- LO QUE SE PIDE -
Resume en tres oraciones el hilo del foro que aparece a continuación.

- TEXTO DEL DOCUMENTO -
▼
# USOS PRINCIPALES DEL AGUA > Pesca >  6 kilos de trucha

## Luján

leído en ABC:

http://www.abc.es/20100812/canal-nat...1008121401.asp




> * Pesca una trucha de seis kilos y 74 centímetros* 
> 
> 
> 
> 
>  |
>  Día 12/08/2010 - 14.29h
> 
> 
> ...

----------


## jasg555

MAgnífica fario.

Igual que en el caso del Lucio, las hay mayores.

Imagino que la devolverían al agua. la riqueza genética de esa fario merece la pena vivir.

----------


## ben-amar

Antes el lucio, ahora una truchilla,.... luego va JASG y dice que no son los mas grandes :EEK!: 
Pero,¿que monstruos habitan nuestras aguas? :Confused:  :Embarrassment:  :Big Grin:

----------


## jasg555

> Antes el lucio, ahora una truchilla,.... luego va JASG y dice que no son los mas grandes
> Pero,¿que monstruos habitan nuestras aguas?


Ja,ja,ja,ja,ja. No abundan, pero mismamente hay un reportaje de Jara y Sedal que repiten a menudo en el que pescan truchas de 7 y 8 kilos, y una de ellas se la hacen en el horno.

 Y lucios cada vez salen menos buenas piezas, los sónar, las embarcaciones, la especialización hacen que sean muy perseguidos. Pero hay piezas tremendas.

Ahora estoy con una cutreconexión GPRS, y si bajo una foto, me pueden dar las uvas :Mad:  :Mad: , pero en Septiembre ya te pondré alguna buena foto.
▲
[Registros para etiquetar con cuadros delimitadores]
▼
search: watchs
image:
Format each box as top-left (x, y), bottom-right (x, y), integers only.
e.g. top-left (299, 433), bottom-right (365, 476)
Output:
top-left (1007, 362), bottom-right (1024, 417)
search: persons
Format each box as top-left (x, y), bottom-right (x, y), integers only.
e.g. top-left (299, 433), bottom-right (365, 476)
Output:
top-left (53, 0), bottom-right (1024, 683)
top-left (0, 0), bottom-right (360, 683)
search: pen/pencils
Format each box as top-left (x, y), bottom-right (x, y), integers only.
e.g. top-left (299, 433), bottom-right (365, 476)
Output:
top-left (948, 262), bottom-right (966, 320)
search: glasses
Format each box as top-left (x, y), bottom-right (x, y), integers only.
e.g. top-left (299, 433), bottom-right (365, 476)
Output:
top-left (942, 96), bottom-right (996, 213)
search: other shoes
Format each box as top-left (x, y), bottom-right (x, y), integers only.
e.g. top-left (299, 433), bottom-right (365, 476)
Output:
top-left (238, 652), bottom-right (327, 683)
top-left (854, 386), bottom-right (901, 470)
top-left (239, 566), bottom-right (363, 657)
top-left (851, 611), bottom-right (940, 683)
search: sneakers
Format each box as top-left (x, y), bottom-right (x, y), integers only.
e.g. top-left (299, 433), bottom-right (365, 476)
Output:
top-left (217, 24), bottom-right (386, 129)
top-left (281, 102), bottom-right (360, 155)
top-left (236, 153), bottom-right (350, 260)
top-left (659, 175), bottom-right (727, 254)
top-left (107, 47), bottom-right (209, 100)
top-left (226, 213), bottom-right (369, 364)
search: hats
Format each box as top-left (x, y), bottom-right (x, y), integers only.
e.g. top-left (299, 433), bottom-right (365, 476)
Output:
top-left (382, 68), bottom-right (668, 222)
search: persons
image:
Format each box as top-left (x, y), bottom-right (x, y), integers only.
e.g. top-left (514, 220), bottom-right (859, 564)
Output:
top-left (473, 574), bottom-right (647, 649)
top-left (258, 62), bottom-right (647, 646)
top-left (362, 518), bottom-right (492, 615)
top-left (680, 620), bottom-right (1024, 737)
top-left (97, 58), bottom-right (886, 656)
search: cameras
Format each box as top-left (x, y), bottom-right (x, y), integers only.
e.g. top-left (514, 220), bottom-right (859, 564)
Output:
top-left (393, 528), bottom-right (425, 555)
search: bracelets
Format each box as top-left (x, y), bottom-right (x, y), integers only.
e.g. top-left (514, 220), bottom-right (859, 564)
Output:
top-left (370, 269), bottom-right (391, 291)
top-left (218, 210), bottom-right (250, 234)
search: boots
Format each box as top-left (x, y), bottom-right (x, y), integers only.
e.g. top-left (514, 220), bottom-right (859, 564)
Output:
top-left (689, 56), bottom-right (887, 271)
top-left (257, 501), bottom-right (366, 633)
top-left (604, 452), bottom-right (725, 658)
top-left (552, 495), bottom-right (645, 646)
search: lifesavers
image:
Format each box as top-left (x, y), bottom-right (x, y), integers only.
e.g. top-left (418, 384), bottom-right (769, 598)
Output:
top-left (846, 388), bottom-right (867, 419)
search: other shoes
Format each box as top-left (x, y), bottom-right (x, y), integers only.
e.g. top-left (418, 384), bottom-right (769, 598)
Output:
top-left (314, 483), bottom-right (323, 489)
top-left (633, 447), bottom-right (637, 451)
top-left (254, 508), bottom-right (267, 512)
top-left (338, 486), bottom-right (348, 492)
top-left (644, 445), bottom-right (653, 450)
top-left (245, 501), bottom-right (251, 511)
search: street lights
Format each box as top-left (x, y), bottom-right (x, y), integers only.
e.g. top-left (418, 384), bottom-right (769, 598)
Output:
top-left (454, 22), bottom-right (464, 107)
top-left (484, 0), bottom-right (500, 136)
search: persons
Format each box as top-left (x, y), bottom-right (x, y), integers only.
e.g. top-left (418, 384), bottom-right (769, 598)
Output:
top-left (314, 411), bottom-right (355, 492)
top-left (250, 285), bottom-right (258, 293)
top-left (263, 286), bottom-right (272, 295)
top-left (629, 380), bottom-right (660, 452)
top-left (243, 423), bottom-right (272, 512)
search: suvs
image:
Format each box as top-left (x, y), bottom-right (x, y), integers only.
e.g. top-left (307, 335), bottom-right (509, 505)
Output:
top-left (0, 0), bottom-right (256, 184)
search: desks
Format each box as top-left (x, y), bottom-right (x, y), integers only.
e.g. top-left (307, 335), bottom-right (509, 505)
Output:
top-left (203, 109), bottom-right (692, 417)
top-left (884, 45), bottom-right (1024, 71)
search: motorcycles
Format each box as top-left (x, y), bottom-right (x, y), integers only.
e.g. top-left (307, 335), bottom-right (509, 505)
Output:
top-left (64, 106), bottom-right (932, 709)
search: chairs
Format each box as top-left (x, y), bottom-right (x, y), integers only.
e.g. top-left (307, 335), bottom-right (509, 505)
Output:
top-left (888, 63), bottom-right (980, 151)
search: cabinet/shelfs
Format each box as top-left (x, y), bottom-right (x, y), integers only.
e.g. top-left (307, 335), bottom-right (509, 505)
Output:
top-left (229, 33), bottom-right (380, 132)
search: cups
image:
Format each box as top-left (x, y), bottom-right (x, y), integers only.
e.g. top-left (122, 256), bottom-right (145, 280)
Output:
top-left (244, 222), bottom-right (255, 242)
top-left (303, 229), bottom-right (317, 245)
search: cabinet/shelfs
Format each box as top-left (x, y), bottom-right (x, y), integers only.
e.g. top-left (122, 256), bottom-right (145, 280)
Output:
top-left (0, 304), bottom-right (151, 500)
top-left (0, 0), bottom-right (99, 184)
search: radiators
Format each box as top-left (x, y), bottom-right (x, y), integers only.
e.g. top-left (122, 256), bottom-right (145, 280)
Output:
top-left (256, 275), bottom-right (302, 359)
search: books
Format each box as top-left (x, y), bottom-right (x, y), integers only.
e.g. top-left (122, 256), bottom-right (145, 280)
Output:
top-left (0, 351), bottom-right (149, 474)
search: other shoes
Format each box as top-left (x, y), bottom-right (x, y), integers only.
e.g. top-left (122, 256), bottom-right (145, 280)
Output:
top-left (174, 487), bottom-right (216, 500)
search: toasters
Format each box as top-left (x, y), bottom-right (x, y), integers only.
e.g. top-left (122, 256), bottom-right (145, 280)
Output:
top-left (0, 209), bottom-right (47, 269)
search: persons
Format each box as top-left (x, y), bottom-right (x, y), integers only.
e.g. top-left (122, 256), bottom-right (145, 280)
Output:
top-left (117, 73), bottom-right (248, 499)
▲
- RESPUESTA -
Luján comparte una noticia de ABC sobre la pesca de una trucha de seis kilos y 74 centímetros. jasg555 la califica de magnífica fario, afirma que las hay mayores y supone que la devolverían al agua. Ante la pregunta en broma de ben-amar sobre qué monstruos habitan nuestras aguas, jasg555 responde que no abundan, cita un reportaje de Jara y Sedal con truchas de 7 y 8 kilos y añade que cada vez salen menos lucios buenos porque están muy perseguidos.